### Problem to work on
Could you print every record below exactly as it appears?

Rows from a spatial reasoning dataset
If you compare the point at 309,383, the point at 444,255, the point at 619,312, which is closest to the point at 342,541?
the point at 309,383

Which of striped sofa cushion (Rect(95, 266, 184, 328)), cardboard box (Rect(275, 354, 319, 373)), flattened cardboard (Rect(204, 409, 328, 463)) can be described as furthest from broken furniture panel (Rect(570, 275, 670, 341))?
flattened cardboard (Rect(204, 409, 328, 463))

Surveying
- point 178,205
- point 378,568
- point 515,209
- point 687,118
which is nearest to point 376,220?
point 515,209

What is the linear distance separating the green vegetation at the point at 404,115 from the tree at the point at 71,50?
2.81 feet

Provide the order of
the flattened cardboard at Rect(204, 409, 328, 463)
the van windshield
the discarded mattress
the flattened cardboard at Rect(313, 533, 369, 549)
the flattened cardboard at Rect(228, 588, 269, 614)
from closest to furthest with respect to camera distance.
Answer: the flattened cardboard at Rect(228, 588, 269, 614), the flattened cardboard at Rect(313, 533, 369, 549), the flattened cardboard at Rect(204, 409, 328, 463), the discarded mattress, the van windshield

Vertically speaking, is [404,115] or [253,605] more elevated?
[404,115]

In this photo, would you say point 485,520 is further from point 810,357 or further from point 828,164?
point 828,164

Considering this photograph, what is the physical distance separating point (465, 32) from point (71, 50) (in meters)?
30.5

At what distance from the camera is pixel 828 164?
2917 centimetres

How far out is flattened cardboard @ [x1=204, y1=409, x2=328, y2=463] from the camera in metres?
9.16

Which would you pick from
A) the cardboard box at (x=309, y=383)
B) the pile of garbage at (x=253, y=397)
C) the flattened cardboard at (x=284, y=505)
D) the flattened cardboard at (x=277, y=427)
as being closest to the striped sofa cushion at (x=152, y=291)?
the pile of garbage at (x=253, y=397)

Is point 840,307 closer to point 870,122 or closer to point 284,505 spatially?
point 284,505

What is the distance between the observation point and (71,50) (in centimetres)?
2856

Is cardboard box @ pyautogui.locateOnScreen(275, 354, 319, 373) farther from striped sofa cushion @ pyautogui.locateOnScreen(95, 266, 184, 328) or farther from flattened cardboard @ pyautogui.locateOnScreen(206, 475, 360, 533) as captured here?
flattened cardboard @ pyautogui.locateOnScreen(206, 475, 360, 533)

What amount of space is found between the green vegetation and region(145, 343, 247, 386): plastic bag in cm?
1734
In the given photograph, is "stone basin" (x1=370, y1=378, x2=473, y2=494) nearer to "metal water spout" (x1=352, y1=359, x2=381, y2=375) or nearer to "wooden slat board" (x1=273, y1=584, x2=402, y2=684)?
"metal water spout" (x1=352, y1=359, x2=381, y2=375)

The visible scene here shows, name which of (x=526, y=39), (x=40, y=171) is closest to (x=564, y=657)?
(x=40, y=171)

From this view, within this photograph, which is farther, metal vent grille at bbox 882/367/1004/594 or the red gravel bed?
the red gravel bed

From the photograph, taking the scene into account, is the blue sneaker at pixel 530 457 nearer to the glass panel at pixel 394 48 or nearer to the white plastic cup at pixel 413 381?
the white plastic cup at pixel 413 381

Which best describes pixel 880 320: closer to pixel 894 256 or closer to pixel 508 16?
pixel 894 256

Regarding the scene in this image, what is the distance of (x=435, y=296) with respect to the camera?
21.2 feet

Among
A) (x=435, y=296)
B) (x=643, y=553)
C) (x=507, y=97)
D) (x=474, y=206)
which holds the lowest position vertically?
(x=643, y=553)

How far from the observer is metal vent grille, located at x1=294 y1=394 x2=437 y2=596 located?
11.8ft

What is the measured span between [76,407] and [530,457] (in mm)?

### Solution for this task
If you compare the point at 309,383, the point at 444,255, the point at 619,312, which is closest to the point at 342,541?
the point at 309,383

Which of striped sofa cushion (Rect(95, 266, 184, 328)), cardboard box (Rect(275, 354, 319, 373)), flattened cardboard (Rect(204, 409, 328, 463)) can be described as furthest from broken furniture panel (Rect(570, 275, 670, 341))?
flattened cardboard (Rect(204, 409, 328, 463))

Surveying
- point 178,205
- point 378,568
- point 515,209
- point 687,118
which is nearest to point 376,220?
point 515,209

What is the linear distance separating the green vegetation at the point at 404,115 from the tree at the point at 71,50?
2.81 feet

Provide the order of
the flattened cardboard at Rect(204, 409, 328, 463)
the van windshield
the discarded mattress
the flattened cardboard at Rect(313, 533, 369, 549)
the flattened cardboard at Rect(228, 588, 269, 614)
from closest to furthest with respect to camera distance.
Answer: the flattened cardboard at Rect(228, 588, 269, 614), the flattened cardboard at Rect(313, 533, 369, 549), the flattened cardboard at Rect(204, 409, 328, 463), the discarded mattress, the van windshield

Vertically speaking, is [404,115] or [253,605] more elevated?
[404,115]

In this photo, would you say point 485,520 is further from point 810,357 or further from point 828,164?
point 828,164

Considering this photograph, what is the physical distance separating point (465, 32) from point (71, 50) (in meters)?
30.5

At what distance from the camera is pixel 828 164?
2917 centimetres

How far out is flattened cardboard @ [x1=204, y1=409, x2=328, y2=463] from the camera in metres?
9.16

Which would you pick from
A) the cardboard box at (x=309, y=383)
B) the pile of garbage at (x=253, y=397)
C) the flattened cardboard at (x=284, y=505)
D) the flattened cardboard at (x=277, y=427)
as being closest to the striped sofa cushion at (x=152, y=291)?
the pile of garbage at (x=253, y=397)

Is point 840,307 closer to point 870,122 or closer to point 284,505 spatially?
point 284,505

What is the distance between the observation point and (71,50) (in centimetres)?
2856

Is cardboard box @ pyautogui.locateOnScreen(275, 354, 319, 373) farther from striped sofa cushion @ pyautogui.locateOnScreen(95, 266, 184, 328) or farther from flattened cardboard @ pyautogui.locateOnScreen(206, 475, 360, 533) as captured here?
flattened cardboard @ pyautogui.locateOnScreen(206, 475, 360, 533)

What amount of space is found between the green vegetation and region(145, 343, 247, 386): plastic bag in cm?
1734
In the given photograph, is "stone basin" (x1=370, y1=378, x2=473, y2=494) nearer to "metal water spout" (x1=352, y1=359, x2=381, y2=375) or nearer to "wooden slat board" (x1=273, y1=584, x2=402, y2=684)?
"metal water spout" (x1=352, y1=359, x2=381, y2=375)

The visible scene here shows, name which of (x=526, y=39), (x=40, y=171) is closest to (x=564, y=657)?
(x=40, y=171)

From this view, within this photograph, which is farther, metal vent grille at bbox 882/367/1004/594 or the red gravel bed?
the red gravel bed

From the photograph, taking the scene into account, is the blue sneaker at pixel 530 457 nearer to the glass panel at pixel 394 48 or nearer to the white plastic cup at pixel 413 381?
the white plastic cup at pixel 413 381

Which best describes pixel 880 320: closer to pixel 894 256 or closer to pixel 508 16?
pixel 894 256

Regarding the scene in this image, what is the distance of (x=435, y=296) with respect to the camera?
21.2 feet

Among
A) (x=435, y=296)
B) (x=643, y=553)
C) (x=507, y=97)
D) (x=474, y=206)
which holds the lowest position vertically?
(x=643, y=553)

How far from the observer is metal vent grille, located at x1=294 y1=394 x2=437 y2=596 located?
11.8ft

What is the measured span between [76,407] and [530,457] (in mm)?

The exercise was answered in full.